Thursday, September 08, 2011

WSJ: Facebook doubles revenue in year's first half

From a Wall Street Journal story today:

Continuing its rapid pace of growth, the social network doubled its revenue to $1.6 billion in the first half of 2011 from about $800 million a year earlier, a person familiar with the matter told the WSJ.

Facebook's improving financial performance comes as speculation has swirled over its plans for an initial public offering. The revenue figures for privately held Facebook were earlier reported by Reuters, the WSJ says.

Gannett's revenue during the first half fell 2.9%, to $2.6 billion. Newspaper and other publishing advertising fell 6.9%, to $1.2 billion.

Related: Yahoo fired CEO Carol Bartz on Tuesday because she wasn't meeting 2011 performance goals, the WSJ says. Gannett and Yahoo are in the second year of an ad-sales partnership.

1 comment:

  1. Media Post had a great article on media winners and losers today. While online was the clear winner, the article addresses the decline of newspapers. In short, since 2005, newspapers have lost nearly 50% of their revenues. That's almost $24 billion dollars in only 5 years. So $24 billion dollars that paid for enterprise reporting, photographers, journalists, pressman and marketers is gone. And so are those jobs.
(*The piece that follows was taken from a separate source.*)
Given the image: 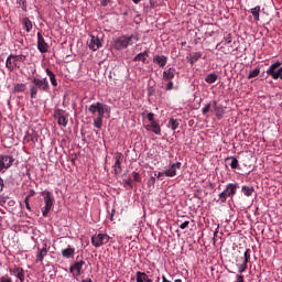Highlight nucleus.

    Some other revenue details mentioned include:
    Real estate revenues tumbled from $5.2 billion in 2006 (the peak of the bubble) to $1.1 billion in 2010, with little recovery hopes. In the first half of 2011, real estate classified revenues have declined another 19.8% from $520 million to $420 million.
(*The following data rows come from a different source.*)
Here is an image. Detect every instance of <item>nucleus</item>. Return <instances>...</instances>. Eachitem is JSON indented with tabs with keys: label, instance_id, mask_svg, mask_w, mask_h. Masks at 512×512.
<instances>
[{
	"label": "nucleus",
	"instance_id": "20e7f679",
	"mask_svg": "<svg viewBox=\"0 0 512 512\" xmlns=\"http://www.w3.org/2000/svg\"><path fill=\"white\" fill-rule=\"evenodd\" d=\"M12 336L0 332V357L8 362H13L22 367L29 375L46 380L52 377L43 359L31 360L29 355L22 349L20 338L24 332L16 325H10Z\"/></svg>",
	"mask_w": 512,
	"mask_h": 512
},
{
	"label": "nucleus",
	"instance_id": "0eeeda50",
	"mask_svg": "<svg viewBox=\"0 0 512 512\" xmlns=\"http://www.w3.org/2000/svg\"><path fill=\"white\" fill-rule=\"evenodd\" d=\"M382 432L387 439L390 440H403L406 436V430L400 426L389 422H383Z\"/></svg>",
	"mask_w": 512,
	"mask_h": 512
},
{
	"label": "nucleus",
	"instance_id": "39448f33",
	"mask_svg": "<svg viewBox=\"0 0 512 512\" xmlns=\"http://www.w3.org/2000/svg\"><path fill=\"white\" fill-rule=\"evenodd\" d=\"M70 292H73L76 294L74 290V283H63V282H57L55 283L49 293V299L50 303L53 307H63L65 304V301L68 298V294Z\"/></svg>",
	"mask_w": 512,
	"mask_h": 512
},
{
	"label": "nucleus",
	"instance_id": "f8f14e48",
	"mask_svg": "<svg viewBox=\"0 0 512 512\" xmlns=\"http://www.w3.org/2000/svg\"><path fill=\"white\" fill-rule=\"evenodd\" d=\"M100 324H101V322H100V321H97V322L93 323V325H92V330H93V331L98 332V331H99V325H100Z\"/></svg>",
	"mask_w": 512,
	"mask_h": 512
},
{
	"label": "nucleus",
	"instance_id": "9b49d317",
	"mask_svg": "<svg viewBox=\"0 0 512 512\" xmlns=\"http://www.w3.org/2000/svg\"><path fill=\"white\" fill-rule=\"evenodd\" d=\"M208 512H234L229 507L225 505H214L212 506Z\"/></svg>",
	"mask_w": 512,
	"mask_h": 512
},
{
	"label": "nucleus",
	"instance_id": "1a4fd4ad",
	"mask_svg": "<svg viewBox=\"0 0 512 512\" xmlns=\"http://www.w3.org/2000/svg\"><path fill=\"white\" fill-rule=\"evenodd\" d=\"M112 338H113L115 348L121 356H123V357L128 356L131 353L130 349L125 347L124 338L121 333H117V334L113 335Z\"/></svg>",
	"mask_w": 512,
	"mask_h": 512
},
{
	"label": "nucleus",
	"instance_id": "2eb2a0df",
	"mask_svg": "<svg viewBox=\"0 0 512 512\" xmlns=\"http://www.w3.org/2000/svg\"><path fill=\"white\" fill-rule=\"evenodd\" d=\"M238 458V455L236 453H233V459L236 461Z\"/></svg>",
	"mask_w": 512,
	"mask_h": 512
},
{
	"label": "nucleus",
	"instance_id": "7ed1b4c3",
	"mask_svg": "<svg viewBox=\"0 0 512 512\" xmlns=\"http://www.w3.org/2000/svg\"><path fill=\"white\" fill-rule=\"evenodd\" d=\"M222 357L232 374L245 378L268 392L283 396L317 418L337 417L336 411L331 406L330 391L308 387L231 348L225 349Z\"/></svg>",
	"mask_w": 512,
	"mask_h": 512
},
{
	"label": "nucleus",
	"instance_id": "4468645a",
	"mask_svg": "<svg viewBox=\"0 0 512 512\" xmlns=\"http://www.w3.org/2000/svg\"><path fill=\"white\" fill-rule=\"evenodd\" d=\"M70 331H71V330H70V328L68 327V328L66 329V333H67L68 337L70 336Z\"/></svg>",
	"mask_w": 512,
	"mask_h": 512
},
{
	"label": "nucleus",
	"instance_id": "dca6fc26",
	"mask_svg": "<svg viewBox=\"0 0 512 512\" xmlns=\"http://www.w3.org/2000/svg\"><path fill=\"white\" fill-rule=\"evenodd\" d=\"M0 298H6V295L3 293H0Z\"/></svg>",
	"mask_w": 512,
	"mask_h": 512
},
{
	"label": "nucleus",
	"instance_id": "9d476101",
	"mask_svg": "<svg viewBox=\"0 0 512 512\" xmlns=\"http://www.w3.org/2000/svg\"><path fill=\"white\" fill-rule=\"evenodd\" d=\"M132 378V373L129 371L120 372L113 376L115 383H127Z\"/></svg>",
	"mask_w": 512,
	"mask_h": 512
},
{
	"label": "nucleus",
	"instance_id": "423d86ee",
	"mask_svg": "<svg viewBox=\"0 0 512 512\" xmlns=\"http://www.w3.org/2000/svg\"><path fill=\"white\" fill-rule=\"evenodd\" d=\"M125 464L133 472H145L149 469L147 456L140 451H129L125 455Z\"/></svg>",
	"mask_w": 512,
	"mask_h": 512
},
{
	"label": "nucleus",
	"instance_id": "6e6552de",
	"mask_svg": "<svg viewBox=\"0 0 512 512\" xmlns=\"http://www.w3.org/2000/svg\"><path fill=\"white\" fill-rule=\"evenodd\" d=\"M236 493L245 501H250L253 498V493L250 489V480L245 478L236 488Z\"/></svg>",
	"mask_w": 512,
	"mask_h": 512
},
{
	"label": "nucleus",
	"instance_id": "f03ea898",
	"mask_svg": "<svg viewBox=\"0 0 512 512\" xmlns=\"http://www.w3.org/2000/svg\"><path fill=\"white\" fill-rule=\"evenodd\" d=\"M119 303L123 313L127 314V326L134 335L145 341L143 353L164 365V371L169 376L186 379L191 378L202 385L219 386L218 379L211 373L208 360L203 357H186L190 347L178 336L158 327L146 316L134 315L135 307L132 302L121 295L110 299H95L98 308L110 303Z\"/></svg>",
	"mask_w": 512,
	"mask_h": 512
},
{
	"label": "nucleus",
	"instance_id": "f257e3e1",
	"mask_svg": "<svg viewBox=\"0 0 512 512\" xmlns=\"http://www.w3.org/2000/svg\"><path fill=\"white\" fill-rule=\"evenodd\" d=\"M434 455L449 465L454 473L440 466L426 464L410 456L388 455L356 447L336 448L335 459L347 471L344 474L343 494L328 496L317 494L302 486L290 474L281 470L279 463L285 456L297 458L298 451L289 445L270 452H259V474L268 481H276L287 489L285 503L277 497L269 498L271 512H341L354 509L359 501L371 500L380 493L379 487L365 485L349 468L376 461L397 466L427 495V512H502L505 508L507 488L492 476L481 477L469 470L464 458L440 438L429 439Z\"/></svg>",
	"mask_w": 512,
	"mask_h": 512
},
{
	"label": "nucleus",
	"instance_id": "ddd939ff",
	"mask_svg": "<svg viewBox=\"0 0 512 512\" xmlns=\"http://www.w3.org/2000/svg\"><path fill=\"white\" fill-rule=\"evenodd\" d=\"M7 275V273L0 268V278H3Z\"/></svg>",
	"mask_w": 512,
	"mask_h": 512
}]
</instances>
    Automotive classified revenues peaked at $5.2 billion in 2003, but then declined steadily to $3.3 billion in 2007 before plunging to $1.24 billion in 2010. And once again, continuing weakness in car sales holds out little hope of a turnaround in this category. From $587.5 million in the first half of 2010, total automotive classified revenues dropped 9% to $534.7 million in the first half of this year.

    Recruitment revenues have also dried up. After peaking at $8.7 billion in 2000, they stood at $756 million in 2010.
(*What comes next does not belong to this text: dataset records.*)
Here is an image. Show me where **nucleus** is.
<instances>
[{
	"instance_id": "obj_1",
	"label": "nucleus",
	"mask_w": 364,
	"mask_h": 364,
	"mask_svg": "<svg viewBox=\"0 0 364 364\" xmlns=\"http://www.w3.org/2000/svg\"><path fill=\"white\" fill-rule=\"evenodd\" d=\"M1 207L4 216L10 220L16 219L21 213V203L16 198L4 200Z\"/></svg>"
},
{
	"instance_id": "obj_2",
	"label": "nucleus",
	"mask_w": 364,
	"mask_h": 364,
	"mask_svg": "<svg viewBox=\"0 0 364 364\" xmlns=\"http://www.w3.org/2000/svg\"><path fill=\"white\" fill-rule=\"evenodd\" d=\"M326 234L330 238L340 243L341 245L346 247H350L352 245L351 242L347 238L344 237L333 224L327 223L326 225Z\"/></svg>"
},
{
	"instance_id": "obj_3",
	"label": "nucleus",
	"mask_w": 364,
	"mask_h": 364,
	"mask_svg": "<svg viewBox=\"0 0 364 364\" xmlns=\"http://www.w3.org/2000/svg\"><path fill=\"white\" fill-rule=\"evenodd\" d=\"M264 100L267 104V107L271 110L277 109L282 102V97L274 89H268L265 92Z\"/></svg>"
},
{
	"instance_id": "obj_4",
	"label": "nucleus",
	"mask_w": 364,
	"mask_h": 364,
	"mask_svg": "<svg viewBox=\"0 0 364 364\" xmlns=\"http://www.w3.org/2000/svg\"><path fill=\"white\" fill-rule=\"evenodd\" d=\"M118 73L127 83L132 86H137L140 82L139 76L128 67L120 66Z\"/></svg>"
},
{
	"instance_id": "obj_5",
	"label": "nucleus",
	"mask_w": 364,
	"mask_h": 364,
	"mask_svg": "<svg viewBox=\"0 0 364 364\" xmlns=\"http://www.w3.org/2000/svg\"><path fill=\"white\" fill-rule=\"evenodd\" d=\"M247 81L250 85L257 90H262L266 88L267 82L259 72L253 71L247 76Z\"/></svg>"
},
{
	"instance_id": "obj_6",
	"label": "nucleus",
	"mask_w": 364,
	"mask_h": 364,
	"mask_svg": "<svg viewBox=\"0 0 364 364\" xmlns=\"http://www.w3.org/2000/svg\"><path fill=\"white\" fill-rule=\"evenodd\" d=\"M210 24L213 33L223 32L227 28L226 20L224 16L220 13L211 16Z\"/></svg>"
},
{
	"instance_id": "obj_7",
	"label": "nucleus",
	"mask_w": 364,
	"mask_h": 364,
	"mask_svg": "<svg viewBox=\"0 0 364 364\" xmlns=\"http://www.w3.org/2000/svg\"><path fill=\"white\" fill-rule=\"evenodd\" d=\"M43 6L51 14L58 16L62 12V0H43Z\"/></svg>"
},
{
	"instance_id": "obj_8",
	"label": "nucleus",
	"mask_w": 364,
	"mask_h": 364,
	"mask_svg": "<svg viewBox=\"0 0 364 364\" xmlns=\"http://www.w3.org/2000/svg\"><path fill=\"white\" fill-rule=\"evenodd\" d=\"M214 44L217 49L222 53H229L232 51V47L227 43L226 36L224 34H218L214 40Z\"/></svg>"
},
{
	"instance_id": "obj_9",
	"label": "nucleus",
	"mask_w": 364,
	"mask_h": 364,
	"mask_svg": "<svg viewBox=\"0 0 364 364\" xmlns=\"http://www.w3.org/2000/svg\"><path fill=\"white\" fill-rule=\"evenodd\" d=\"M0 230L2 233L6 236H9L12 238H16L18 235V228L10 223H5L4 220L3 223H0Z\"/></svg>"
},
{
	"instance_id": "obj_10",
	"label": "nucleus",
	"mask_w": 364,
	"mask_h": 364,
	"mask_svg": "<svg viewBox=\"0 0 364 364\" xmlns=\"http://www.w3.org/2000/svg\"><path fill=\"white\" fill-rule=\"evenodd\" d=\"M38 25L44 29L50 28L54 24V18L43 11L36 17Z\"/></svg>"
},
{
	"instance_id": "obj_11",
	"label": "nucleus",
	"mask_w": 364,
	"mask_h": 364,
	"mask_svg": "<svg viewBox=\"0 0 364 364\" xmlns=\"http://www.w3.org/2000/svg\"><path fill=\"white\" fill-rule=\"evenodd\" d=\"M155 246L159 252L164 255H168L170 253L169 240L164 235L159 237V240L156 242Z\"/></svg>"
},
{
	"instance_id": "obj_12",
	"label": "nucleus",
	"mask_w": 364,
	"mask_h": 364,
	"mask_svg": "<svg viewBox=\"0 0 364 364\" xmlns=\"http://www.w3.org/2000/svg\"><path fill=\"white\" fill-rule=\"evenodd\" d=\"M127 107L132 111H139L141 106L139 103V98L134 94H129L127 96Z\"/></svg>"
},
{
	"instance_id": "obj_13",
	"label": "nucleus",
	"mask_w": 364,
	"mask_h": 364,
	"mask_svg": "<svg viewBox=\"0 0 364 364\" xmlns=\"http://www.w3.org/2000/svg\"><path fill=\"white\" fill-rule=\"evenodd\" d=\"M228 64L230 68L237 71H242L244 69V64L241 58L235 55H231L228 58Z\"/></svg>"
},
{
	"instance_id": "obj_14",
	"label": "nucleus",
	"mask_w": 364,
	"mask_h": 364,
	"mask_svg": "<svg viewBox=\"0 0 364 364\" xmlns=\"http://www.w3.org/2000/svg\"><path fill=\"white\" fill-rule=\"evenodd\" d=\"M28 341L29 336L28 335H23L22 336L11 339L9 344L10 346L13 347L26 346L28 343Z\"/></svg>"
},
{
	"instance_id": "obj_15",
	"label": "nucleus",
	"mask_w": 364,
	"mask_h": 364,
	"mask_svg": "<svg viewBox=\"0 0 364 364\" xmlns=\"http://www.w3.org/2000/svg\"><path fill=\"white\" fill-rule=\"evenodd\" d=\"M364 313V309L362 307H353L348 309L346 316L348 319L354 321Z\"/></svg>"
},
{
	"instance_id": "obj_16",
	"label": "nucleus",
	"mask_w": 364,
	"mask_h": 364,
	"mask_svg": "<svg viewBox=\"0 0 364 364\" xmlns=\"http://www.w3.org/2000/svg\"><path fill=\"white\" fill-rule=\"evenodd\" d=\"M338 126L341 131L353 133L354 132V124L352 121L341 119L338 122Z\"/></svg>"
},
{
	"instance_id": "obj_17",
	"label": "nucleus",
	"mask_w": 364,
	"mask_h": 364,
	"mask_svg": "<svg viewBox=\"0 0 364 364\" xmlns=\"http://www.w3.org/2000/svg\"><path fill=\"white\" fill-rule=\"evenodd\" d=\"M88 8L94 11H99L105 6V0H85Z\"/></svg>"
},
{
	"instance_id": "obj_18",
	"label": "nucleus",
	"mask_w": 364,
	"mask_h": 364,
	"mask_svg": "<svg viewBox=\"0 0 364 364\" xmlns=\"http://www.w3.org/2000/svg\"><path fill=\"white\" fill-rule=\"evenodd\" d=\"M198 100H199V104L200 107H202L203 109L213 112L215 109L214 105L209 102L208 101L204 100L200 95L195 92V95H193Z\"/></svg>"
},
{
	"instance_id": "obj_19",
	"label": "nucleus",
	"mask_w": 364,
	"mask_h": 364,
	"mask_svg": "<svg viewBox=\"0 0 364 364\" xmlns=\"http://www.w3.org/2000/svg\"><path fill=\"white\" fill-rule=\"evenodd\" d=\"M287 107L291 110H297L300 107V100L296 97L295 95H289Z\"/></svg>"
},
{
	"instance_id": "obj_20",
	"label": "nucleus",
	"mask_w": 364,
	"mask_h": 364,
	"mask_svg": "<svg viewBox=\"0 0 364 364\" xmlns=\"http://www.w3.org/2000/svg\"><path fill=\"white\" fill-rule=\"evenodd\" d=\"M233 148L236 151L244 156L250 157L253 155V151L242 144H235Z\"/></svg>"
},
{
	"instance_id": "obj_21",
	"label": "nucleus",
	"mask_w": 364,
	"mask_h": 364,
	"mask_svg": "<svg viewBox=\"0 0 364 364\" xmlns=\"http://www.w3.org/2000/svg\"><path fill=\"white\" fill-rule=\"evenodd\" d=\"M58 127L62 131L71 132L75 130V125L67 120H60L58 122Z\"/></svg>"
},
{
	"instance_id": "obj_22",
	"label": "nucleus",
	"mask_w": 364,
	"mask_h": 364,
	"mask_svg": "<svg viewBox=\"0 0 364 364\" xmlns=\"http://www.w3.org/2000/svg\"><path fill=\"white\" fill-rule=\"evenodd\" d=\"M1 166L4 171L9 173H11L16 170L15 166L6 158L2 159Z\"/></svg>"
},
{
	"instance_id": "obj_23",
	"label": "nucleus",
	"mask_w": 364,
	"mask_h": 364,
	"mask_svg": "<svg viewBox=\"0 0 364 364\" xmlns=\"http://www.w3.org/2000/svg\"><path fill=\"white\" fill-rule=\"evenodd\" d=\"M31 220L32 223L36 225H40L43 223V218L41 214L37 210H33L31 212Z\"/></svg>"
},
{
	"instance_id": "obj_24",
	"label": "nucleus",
    And while newspapers do have successful websites, online ad revenues remain a relatively small part of total newspaper advertising. In the first half of 2011, total digital revenues of $1.61 billion represented just 13.9% of total ad newspaper ad revenues of $11.55 billion.

    Even if Gannett were a well run company with integrity, there would have to be massive layoffs. Considering that it is neither please begin to consider your life after newspapers. Advertisers will continue to find cheaper competitive alternatives for newspapers and the current business model cannot be sustained long term.